Flash Fiction by Emily Deibler

Another World


Maman's brittle white hair drifted on the pillow like dove wings as she said, "Poupee, you should go eat something. Or sleep." She said it like someone about to feel relief, like a fairy tale maiden at just before the end of a story. Even with deep lines bracketing her mouth, she looked beautiful, eyes shining in a soft but terrible way. Often she had these phantom smiles, as if she was already one step in the other world.


Marcy didn't leave Maman's side because she knew the moment she did, she'd die. The only reason Maman was here was because she didn't want her daughter to see her go. Not like she’d seen . . .
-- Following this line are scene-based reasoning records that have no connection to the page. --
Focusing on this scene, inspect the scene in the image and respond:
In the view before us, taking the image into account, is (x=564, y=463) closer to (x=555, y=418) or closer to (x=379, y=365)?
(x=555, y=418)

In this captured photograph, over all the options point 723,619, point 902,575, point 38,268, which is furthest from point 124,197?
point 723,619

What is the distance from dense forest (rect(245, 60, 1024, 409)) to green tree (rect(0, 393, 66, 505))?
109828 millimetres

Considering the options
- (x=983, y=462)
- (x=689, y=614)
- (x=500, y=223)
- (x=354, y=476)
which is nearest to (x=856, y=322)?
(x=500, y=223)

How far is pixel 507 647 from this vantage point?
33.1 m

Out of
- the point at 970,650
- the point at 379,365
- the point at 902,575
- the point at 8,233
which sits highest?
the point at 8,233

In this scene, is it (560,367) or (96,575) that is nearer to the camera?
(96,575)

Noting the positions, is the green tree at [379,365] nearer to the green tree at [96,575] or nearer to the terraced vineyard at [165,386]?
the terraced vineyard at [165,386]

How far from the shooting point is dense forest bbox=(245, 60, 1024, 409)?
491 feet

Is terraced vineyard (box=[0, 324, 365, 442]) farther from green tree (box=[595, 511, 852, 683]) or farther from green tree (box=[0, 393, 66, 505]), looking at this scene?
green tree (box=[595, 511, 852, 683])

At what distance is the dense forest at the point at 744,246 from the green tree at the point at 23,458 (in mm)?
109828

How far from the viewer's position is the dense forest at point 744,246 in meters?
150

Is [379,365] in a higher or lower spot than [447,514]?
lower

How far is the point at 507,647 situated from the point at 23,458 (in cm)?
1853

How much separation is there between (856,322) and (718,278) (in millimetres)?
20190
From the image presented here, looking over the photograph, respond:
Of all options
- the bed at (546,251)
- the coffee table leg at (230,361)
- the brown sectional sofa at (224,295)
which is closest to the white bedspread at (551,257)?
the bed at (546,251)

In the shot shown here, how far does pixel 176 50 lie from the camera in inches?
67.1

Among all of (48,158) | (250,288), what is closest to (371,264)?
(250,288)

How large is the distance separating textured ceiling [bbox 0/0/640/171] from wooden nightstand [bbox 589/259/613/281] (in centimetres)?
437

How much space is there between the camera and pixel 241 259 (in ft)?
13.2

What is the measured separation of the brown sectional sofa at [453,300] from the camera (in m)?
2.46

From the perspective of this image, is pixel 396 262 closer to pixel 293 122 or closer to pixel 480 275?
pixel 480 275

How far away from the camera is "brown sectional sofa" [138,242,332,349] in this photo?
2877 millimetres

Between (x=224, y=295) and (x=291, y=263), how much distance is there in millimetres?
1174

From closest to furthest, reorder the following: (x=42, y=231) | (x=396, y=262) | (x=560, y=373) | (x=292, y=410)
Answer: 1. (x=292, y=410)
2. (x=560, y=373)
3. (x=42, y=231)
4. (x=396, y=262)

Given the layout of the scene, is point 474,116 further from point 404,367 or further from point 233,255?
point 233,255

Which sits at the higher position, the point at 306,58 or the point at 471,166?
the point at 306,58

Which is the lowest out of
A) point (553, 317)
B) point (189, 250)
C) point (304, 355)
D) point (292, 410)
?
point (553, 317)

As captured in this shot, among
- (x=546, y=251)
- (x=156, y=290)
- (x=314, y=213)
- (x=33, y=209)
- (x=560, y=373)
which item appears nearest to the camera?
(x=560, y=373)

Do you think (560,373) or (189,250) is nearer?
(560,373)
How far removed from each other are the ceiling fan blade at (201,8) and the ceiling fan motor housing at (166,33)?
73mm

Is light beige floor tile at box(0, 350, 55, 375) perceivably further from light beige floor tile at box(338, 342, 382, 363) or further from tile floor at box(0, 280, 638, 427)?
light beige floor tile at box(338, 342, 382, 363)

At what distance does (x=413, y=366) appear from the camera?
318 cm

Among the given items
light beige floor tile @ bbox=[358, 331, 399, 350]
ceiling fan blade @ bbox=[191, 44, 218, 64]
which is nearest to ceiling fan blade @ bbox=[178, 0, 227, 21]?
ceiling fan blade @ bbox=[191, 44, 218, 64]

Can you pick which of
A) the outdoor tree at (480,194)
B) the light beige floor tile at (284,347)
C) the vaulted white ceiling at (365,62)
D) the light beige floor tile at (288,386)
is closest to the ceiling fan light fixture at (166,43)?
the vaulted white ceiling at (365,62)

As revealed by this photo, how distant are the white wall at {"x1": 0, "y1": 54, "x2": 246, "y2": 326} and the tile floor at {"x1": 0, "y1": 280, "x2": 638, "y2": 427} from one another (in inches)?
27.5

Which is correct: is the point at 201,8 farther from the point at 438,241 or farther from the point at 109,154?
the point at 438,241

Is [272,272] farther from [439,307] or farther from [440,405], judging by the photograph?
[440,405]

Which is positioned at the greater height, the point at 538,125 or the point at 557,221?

(She had seen so much death.)


The house can’t take another ghost. I can't take another ghost.


Maman sighed through her nose. Even as the blunt woman who had ridden cycles when it had been only a man’s sport, she was still too much of a proper lady to tell Marcy to just go, she was tired, she just wanted to be in that little house by the sea with Papa and her sister and mother and father and little Roger. That must’ve been what she was thinking, silently resenting her daughter for tethering her here.


(Marcy sometimes thought about how, though she loved Georgina and Berthe and Andre and Justine, she could be with Papa and little Roger and Jehanne and Liz again.)


When Marcy touched Maman’s hands, she had to keep herself from tracing the little rivers in her hand. It was hard, anyway, to touch something that wasn’t a tube. Sometimes they wouldn’t speak at all. Sometimes Maman would speak at random whatever came to mind. The nurses and doctors hadn’t quite liked Marcy staying around so often like a crow in a graveyard, but after a time, they had let the old executioner’s daughter do as she wished.


Maman’s hand was too cold. She needed more blankets.


“I’m sorry,” Marcy murmured, entwining her other hand with Mama’s windchime-thin fingers.


“For what?”


“For not being strong enough for this.”


“I love you too much,” Maman croaked. “I love you so much it's split my heart.”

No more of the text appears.